━━ TEXTAUSZUG
Sieg gegen Kiel: Die Füchse Berlin sorgten für einen dieser großen Abende

Die Berliner errangen nach Rückstand noch einen Sieg gegen den THW Kiel. Die Max-Schmeling-Halle erlebte "absoluten Wahnsinn".

Von Benjamin Apitius

Martin!!!! Martin!!!! Martin!!!! Die Stimme des Hallensprechers der Füchse Berlin überschlug sich am Donnerstagabend geradezu. Und der Großteil der 9000 Zuschauer in der ausverkauften Max-Schmeling-Halle wusste natürlich sofort, was er ihm aus voller Kehle entgegen zu schmettern hatte: Ziemer!!!! Ziemer!!!! Ziemer!!!!
━━━━
━━ EINTRÄGE
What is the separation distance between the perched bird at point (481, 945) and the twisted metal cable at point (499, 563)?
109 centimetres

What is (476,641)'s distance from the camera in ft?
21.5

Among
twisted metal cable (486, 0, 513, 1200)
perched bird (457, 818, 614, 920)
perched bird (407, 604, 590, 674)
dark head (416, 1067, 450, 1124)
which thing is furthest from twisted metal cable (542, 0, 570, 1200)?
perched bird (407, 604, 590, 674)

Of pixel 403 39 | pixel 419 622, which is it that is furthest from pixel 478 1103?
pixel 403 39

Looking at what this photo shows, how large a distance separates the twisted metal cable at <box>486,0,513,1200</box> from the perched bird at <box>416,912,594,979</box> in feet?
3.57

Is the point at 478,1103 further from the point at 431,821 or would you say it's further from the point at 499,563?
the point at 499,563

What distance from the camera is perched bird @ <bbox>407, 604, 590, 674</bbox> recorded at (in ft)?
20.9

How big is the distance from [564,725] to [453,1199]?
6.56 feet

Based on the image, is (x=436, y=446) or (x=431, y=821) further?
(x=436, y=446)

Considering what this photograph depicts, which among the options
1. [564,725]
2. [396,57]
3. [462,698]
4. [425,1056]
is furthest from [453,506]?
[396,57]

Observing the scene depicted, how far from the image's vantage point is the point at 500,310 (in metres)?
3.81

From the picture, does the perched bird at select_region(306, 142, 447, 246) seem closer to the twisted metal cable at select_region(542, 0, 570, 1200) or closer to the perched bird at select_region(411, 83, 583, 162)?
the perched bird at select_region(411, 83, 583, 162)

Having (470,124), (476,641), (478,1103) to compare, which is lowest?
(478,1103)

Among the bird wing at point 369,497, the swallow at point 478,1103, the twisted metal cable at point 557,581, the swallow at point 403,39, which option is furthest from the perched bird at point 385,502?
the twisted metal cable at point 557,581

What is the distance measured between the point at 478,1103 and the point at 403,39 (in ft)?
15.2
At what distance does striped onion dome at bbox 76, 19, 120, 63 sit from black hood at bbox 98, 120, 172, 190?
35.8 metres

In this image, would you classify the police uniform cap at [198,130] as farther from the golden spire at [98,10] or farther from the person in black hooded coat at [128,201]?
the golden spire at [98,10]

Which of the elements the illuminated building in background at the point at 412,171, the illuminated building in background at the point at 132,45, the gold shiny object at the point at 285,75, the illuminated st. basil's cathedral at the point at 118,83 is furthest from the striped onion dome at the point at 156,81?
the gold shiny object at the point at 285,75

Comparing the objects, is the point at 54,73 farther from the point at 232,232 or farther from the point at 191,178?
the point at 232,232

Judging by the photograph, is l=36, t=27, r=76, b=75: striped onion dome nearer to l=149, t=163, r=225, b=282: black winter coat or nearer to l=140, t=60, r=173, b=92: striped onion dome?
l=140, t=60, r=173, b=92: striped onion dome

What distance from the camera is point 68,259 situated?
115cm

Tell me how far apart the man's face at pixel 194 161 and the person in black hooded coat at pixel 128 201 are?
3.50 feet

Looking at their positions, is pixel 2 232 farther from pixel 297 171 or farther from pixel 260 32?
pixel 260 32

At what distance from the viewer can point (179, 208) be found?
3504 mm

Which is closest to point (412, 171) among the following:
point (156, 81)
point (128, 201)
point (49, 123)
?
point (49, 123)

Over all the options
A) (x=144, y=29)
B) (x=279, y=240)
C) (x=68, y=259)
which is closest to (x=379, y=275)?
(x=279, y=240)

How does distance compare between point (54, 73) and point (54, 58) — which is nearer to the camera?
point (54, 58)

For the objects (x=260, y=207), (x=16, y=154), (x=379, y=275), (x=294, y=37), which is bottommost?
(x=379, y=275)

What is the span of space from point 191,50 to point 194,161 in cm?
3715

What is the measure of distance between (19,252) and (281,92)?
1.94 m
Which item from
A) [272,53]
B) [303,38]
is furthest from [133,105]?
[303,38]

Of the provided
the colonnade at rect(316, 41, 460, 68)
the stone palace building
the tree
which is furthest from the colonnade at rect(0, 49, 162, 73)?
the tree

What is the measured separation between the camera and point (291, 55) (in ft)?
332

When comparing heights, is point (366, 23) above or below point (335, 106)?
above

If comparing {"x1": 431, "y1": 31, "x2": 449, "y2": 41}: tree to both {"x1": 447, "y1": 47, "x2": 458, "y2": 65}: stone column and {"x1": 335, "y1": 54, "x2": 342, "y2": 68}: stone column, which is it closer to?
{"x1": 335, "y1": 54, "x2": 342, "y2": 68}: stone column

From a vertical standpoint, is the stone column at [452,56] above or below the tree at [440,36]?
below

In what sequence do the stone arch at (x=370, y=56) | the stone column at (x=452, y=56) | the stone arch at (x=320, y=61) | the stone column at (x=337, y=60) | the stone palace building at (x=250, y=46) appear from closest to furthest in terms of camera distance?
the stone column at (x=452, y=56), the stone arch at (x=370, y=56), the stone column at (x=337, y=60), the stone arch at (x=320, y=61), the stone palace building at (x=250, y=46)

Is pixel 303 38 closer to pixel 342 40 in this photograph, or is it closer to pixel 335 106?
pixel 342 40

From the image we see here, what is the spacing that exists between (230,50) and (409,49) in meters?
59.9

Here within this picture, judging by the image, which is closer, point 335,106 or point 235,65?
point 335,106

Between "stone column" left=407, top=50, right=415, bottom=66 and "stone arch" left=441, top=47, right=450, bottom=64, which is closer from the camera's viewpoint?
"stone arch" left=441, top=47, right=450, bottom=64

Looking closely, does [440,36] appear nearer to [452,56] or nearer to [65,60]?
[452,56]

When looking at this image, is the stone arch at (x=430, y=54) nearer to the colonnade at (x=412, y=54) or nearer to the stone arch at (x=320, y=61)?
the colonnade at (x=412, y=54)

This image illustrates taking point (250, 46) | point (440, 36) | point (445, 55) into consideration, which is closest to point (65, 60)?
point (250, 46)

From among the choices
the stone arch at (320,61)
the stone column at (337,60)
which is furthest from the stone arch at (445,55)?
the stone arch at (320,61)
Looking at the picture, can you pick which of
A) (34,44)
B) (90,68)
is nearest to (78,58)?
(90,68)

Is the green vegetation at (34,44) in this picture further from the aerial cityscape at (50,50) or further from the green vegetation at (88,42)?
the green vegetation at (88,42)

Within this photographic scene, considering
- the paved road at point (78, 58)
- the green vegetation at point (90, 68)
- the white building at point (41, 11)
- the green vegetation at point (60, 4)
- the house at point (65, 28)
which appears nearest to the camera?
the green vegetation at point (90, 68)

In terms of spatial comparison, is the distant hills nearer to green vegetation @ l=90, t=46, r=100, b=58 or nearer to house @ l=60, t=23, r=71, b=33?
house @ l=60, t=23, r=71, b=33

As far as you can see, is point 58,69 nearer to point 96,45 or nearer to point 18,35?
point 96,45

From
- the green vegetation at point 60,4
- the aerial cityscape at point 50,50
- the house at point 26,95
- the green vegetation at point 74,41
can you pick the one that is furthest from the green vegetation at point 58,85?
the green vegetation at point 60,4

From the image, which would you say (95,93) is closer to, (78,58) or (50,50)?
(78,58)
━━━━
(AUFGABE):
Führen Sie den Bericht über den Sieg der Füchse Berlin gegen den THW Kiel im Anschluss an seinen letzten Satz weiter.

(LÖSUNG):
Eben jener Martin Ziemer hatte kurz zuvor – es lief die Schlusssekunde im Spitzenspiel der Handball-Bundesliga zwischen Berlin und dem THW Kiel – mit einer letzten Parade den 29:28-Sieg der Gastgeber bewahrt. Selbst über ein Unentschieden gegen den Rekordmeister hätte sich im Vorhinein auf Seiten der Füchse wohl keiner beklagt, dass es nun aber zum überhaupt erst zweiten Erfolg gegen Kiel reichte, hatte sich für alle Beteiligten anfühlen müssen wie die schiere Sensation.

Mit der Schlusssirene entlud sich dann die kollektive Fassungslosigkeit und ein ohrenbetäubender Jubelschrei erschütterte die Halle. Die Spieler von Berlins Auswechselbank rannten wie von Sinnen zu ihrem Torhüter, umringten ihn, schubsten ihn, drückten ihn, würgten ihn. Ziemer!!!! Ziemer!!!! Ziemer!!!! Der stand da mit erröteten Wangen und ziemlich feuchten Augen.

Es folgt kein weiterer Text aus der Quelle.